Who is Anitra Gunn’s boyfriend? ‘My son didn’t do it,’ dad says after court.
The jailed boyfriend of Anitra Gunn, the Fort Valley State University student who vanished on Valentine’s Day and whose slain body was found five days later, made his first appearance in court Friday on charges unrelated to her death.
Demarcus Devantae Little, 23, who has been questioned by authorities at least three times in connection with her disappearance, was in Peach County Superior Court to hear accusations that he slashed the tires on Gunn’s car and used a brick to smash windows at her apartment on Feb. 5.
Judge David L. Mincey III, after hearing arguments from prosecutors that Little be held without bond as the investigation into Gunn’s slaying continues, set bond for Little at $10,000 with stipulations that he wear an ankle monitor.
Little’s relatives said they expected to post bond for him sometime Friday afternoon.
Gunn, 23, a senior agriculture major from Atlanta, was reported missing on Feb. 15 after relatives couldn’t get in touch with her.
Law enforcement officers from across the region led a search for the student. The search ended Tuesday afternoon in southern Crawford County, not far from the Peach County line, roughly four and a half miles north of the college campus.
Investigators have yet to say how Gunn died, just that her body had been found lying in a pine thicket under some tree limbs by a Peach sheriff’s investigator. The scene was about 150 yards off Greer Road, about a mile and a half west of where Gunn was last seen on Valentine’s Day.
The investigator who discovered her body, Brian Stewart, had been scouring the miles of farmland surrounding the area north of Fort Valley where Gunn was last seen — at the house where Little lived with his aunt on Chestnut Hill Road.
Stewart, according to Peach County Sheriff Terry Deese, had combed the countryside there east of U.S. 341 looking for brush and roadside vegetation that matched grass and bushes found in the grille of Gunn’s damaged 2013 Chevrolet Cruze.
The car, its front bumper broken, was found near her apartment after she was reported missing.
After Friday’s court proceeding, Little’s father, Andre Little, said his son had been cooperative with investigators in their search for Gunn and in the subsequent probe into her death. The authorities have described Little as a person of interest in the homicide case.

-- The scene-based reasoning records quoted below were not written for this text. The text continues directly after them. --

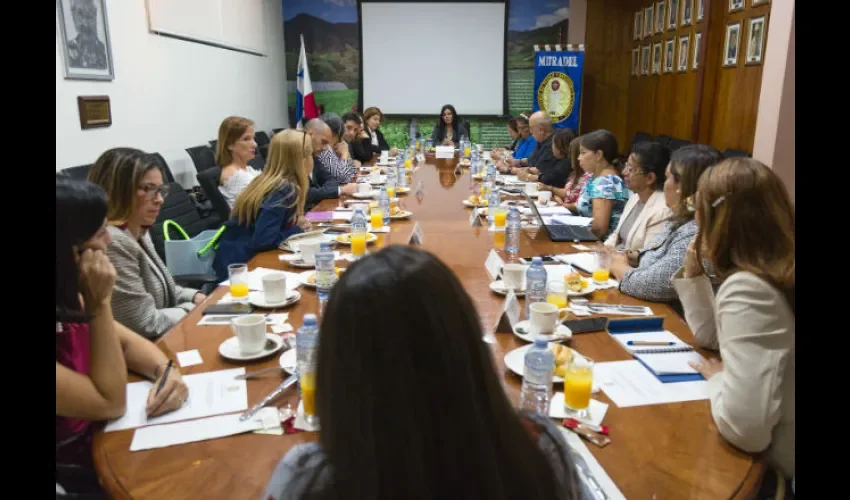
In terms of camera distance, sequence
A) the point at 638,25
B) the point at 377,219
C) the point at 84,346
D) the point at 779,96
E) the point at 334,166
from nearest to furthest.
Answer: the point at 84,346 → the point at 377,219 → the point at 779,96 → the point at 334,166 → the point at 638,25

Family members described Little as someone who stayed out of trouble. They said he is serving in the Army and stationed in Augusta. He grew up in Peach and Houston counties and met Gunn a year or so back in Fort Valley.
Andre Little told reporters that his son had paid for the damage to Gunn’s apartment and taken care of the matter with her apartment’s landlord.
“He’s a good son, a sergeant in the United States Army, serving our country proudly,” Andre Little said. “And he didn’t do this. He always loved Anitra. ... I pray that they find the killer. ... But my son didn’t do it.”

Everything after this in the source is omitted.